Pre-AA!, in fact all afternoon and until 8, Origin Design Labs presents the Third Street Maker Fair at Old Town's Clarke Plaza, a street fair celebrating local DIY culture with various designers and crafters. They also have a stage with an eclectic array of music: jazzy folk-rockers John David Young Trio (12:30 p.m.) classic rockers Sour Cream (2 p.m.) a new band, Guilty Apple (3:30 p.m.) alt. something-er-other by Strix Vega (5 p.m.) and closing, Fortuna hip hoppers Dirty Rats.

The Sequoia Park Zoo's Twilight Summer Concert series resumes Saturday evening with local reggae favorite Ishi Dube and bluesy Mojo Brown providing the music. As usual with this sort of affair they'll have beer and wine, snacks and things for kids to do -- look at the otters or the monkeys, for example.

A bit later that Saturday night, you're invited to grab your cowboy hat and head on down to the Arcata Playhouse for the Country Cabarette, a benefit to help support Rotary Club of Arcata Sunrise's extreme makeover of the theater, which so far has resulted in an improved electrical system, a cool new paint job in the lobby and new (to the Playhouse) seats (discards from the Van Duzer) that are quite comfy. Your Cabarette host Ross Rowley will serve as guide to a unique show with The Lonesome Roses plus Cadillac Ranch, with the latter backing special guests, including Rowley's D-Nats bandmate Steve Irwin, Rose Armin-Hoiland, Halimah Collingwood and the Playhouse's resident chanteuse Jackie Dandeneau.
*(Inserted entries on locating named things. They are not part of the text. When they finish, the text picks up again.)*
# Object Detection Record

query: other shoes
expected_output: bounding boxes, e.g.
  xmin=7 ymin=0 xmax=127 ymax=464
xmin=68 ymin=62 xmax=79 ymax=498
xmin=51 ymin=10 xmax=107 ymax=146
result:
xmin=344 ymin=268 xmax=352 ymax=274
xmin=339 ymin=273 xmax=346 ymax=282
Saturday night at the Mateel, it's the first in a series called Concerts for the Cubs, shows leading up to a planned big outdoor concert to raise funds for South Fork High School, which like all schools at this point is strapped for cash. They'll have music by the South Fork School Band and local outfit Angels Cut, then conscious hip hop by Wisdom and homegrown reggae by the ubiquitous Ishi Dube. Come early for a BBQ dinner and bring extra money for the raffle and silent auction. If nobody wants to pay taxes to support education, this, sadly, seems to be what we're left with.

Back-to-back shows at the Riverwood Inn this week: Thursday it's Chief Greenbud, an itinerant songwriter from Tennessee whose dope-themed repertoire, with songs such as, "It's 4:20 Somewhere," "Smoke As Much As You Like" and "A Friend With Weed," just might find an audience in SoHum. Friday night the Ave-o-Giants inn brings back The New Iberians, a Portland band named for a Louisiana Gulf coast town, playing Cajun-style zydeco and blues. Hot stuff.

Portland electropop band Starfucker, aka Strfckr, is on a Cali tour that will take them to the Outside Lands Music and Arts Festival in San Francisco's Golden Gate Park next weekend to play alongside Phish, Arcade Fire, MGMT and too many other hot bands du jour to list here. But first they play a show on Monday, Aug. 9, at the way out of the way Mattole Valley Community Center in Petrolia. Why? Well, Petrolia resident Sean McFarland knows Shawn Glassford, the bass player in the band. When he saw the proverbial Portland south gap in the band's schedule he suggested a Humboldt show -- the Petrolia gig was the result. McFarland's band, Me vs. You, will open (showtime, early: 8 p.m.).

The somewhat unexpected closure of the Eureka Alibi sent shock waves through the U-freak-a indie scene, leading one musician, who had been booking shows at the now-shuttered club, to wonder on Facebook, "What are we going to do? Send every band to the Little Red Lion?"

That's where you'll find Toronto's Greys Tuesday night, on tour behind a new(ish) EP, Ultra Sorta, playing some sort of neo-grunge/stoner-rock hybrid their under-assistant West Coast promotion man describes simply as "very, very loud rock music."